It Could Happen Here…

And probably will eventually, the way things are going in this world!

Thanks to Sandy over at Junkfood Science for finding this story out of Australia:

Lunch box police

Well, it’s happened. School principals in Australia want teachers to have the power to police lunch boxes from home to remove any offending cookies or chips that are deemed by the State Government as unhealthy. Victorian Principals Association chief Fred Ackerman has backed the move, according to the Herald Sun, saying teachers need the authority to enforce ‘healthy eating’ habits.

The problem with allowing government/special interests in deciding on what is or is not ‘healthy’ is that they tend to go overboard. The word ‘moderation’ seems to cease existing for them. Once they decide that cookies are bad, then even eating one cookie per year is bad.

The really frightening sentence above is (emphasis is mine):

Victorian Principals Association chief Fred Ackerman has backed the move, according to the Herald Sun, saying teachers need the authority to enforce ‘healthy eating’ habits.

I’m all for educating people about “healthy eating habits”, but I have a problem when some official starts using words like “need the authority to enforce”. It is NOT up to schools or teachers to tell parents that they are not allowed to let their children have a little desert or treat with their lunch. Such a thing presumes that the parents do not feed their children breakfast or dinner or any healthy food.

I remember when my son was about 3 or 4, he went through a period where he would eat nothing but peanut butter and jelly sandwiches. I was concerned and spoke to his doctor who assured me that it was perfectly alright and quite common. Apparently all kids do it with one food or another at some point and it usually doesn’t last long at all. She was correct for about 2 months later he started wanting other foods.

For the most part, PB&J sandwiches are the easiest to pack for a child’s lunch as you don’t have to worry about it spoiling. Can you imagine a school banning ‘jam’ or ‘jelly’? You have to wonder what they are thinking and then worry that these same people are actually in charge of ‘educating’ your child?

“Teachers in Victoria should have the power to be lunch box police so they can confiscate chips, chocolates and sugary sweets to ensure children are healthy,” the principals said. They’ve found themselves pitted against parents who are reported to be against schools becoming a “nanny state” and that they will continue to put treats in their child’s lunch. The Herald Sun added that: “Education Minister Bronwyn Pike also said she was against the idea of taking parents’ lunch box rights away.”

You can read the FULL STORY here.

Were I one of those parents, I’d be taking the schools to court for trying to usurp my right as my child’s primary guardian/educator and would yank my kids out of school – hiring a tutor if I couldn’t home-school myself personally.

Schools are to teach academics. Schools education should mirror and reinforce parents’ life skills training, which would include the various ways to eat healthy (given allergies and personal preferences, yes there are various ways). Schools are NOT supposed to be monitoring what lunches a parent gives to their child. It is NONE of there business. For all they know, that PB&J sandwich and one cookie is all they could afford to give the child, who would be going home for a decent dinner anyway. I mean eating healthy isn’t exactly cheap and if a main meal is dinner, as it is for most folks, then lunch doesn’t have to contain all the food groups every single day.

What exactly do we teach children with these bans? Certainly not self-responsibility and thinking. They only need ‘nanny’ to tell them what not to do, rather than think and make a decision based on good information.

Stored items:
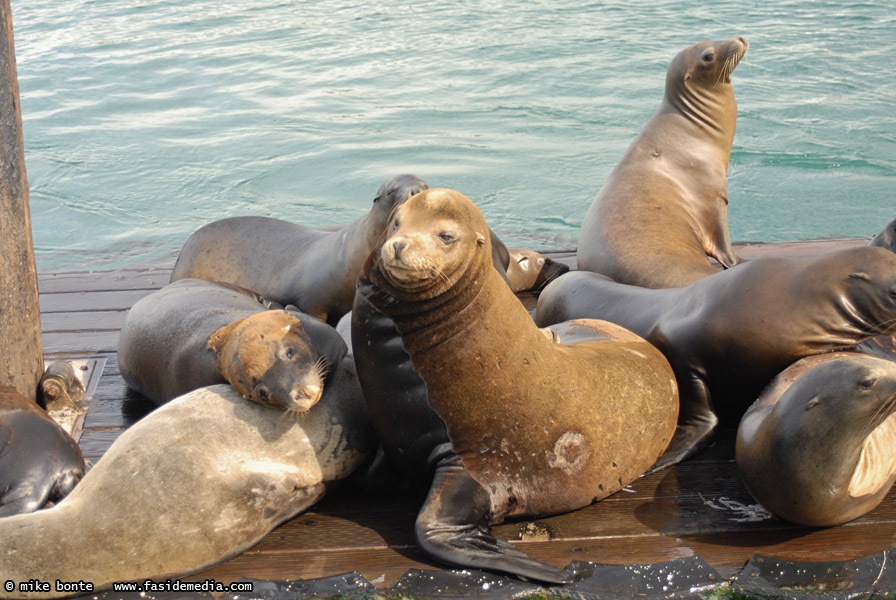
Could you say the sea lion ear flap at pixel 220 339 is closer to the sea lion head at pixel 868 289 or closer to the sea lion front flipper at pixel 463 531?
the sea lion front flipper at pixel 463 531

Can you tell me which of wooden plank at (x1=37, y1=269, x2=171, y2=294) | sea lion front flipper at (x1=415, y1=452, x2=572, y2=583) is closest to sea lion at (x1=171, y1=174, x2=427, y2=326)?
wooden plank at (x1=37, y1=269, x2=171, y2=294)

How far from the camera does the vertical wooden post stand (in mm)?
3648

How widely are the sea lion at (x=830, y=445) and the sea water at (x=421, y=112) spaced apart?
15.8ft

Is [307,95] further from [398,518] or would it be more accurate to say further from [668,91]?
[398,518]

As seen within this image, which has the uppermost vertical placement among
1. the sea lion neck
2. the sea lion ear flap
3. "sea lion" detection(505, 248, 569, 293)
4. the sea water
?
the sea lion neck

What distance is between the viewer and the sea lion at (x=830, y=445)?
260cm

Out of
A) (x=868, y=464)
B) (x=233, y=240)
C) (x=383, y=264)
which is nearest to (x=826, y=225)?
(x=233, y=240)

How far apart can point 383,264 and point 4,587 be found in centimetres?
137

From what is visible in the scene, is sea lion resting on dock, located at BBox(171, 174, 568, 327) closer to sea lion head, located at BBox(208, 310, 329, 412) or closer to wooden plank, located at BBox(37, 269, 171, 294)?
wooden plank, located at BBox(37, 269, 171, 294)

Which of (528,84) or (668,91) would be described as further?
(528,84)

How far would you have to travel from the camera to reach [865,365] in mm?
2635

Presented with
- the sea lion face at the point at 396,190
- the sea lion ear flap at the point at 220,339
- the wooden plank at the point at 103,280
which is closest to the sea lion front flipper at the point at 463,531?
the sea lion ear flap at the point at 220,339

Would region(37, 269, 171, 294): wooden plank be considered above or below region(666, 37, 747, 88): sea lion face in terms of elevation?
below

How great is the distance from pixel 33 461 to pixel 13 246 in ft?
3.56
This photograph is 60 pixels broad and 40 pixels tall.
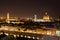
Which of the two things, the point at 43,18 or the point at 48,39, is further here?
the point at 43,18

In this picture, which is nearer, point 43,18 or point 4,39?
point 4,39

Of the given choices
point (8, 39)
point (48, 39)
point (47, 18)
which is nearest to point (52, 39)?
point (48, 39)

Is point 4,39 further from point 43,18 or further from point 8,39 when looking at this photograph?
point 43,18

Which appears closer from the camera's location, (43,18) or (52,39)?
(52,39)

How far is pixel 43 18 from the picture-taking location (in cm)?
3834

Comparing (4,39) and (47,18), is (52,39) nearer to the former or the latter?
(4,39)

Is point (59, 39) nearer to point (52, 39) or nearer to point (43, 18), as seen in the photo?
point (52, 39)

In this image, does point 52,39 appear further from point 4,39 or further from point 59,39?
point 4,39

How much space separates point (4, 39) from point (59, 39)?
A: 219cm

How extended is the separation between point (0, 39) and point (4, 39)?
0.29 m

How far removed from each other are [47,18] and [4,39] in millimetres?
27306

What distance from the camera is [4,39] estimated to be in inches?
401

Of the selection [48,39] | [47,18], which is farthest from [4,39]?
[47,18]

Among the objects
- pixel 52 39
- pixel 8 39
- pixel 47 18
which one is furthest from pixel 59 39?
pixel 47 18
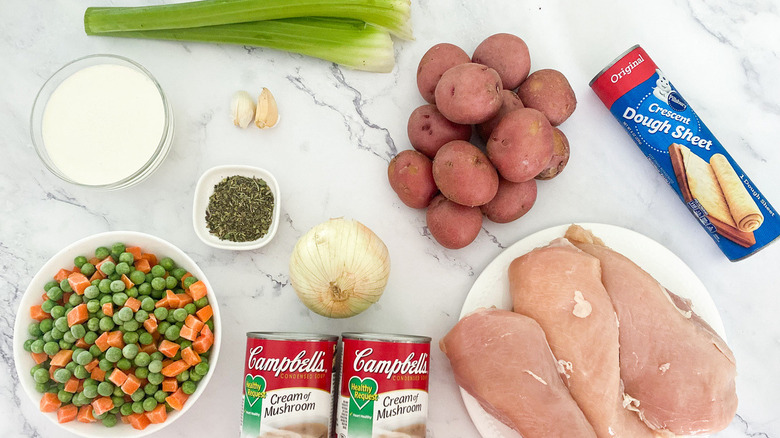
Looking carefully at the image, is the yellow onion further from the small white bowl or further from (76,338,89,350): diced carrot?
(76,338,89,350): diced carrot

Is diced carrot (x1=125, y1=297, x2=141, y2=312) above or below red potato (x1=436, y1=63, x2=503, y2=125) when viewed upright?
below

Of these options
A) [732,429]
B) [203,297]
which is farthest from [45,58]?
[732,429]

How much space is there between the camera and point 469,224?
1.27 m

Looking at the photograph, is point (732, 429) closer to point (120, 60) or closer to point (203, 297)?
point (203, 297)

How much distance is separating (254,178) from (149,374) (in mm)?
508

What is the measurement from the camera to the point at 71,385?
1.15 m

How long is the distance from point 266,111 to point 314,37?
0.75 feet

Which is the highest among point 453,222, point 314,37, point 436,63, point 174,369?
point 314,37

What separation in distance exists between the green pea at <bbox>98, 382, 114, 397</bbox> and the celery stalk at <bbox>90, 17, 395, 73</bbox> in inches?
33.8

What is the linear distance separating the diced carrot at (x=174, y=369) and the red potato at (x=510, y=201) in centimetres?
76

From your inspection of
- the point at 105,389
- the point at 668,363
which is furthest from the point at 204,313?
the point at 668,363

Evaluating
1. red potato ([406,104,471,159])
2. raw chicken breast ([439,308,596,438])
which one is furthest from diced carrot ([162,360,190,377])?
red potato ([406,104,471,159])

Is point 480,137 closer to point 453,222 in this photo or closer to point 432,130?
point 432,130

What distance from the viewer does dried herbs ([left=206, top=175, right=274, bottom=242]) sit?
1.34 m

Task brief -
Please name the official who, according to the lunch box post, backed giving teachers the power to police lunch boxes. The items are separate from the lunch box post.

Exercise result -
Fred Ackerman, chief of the Victorian Principals Association.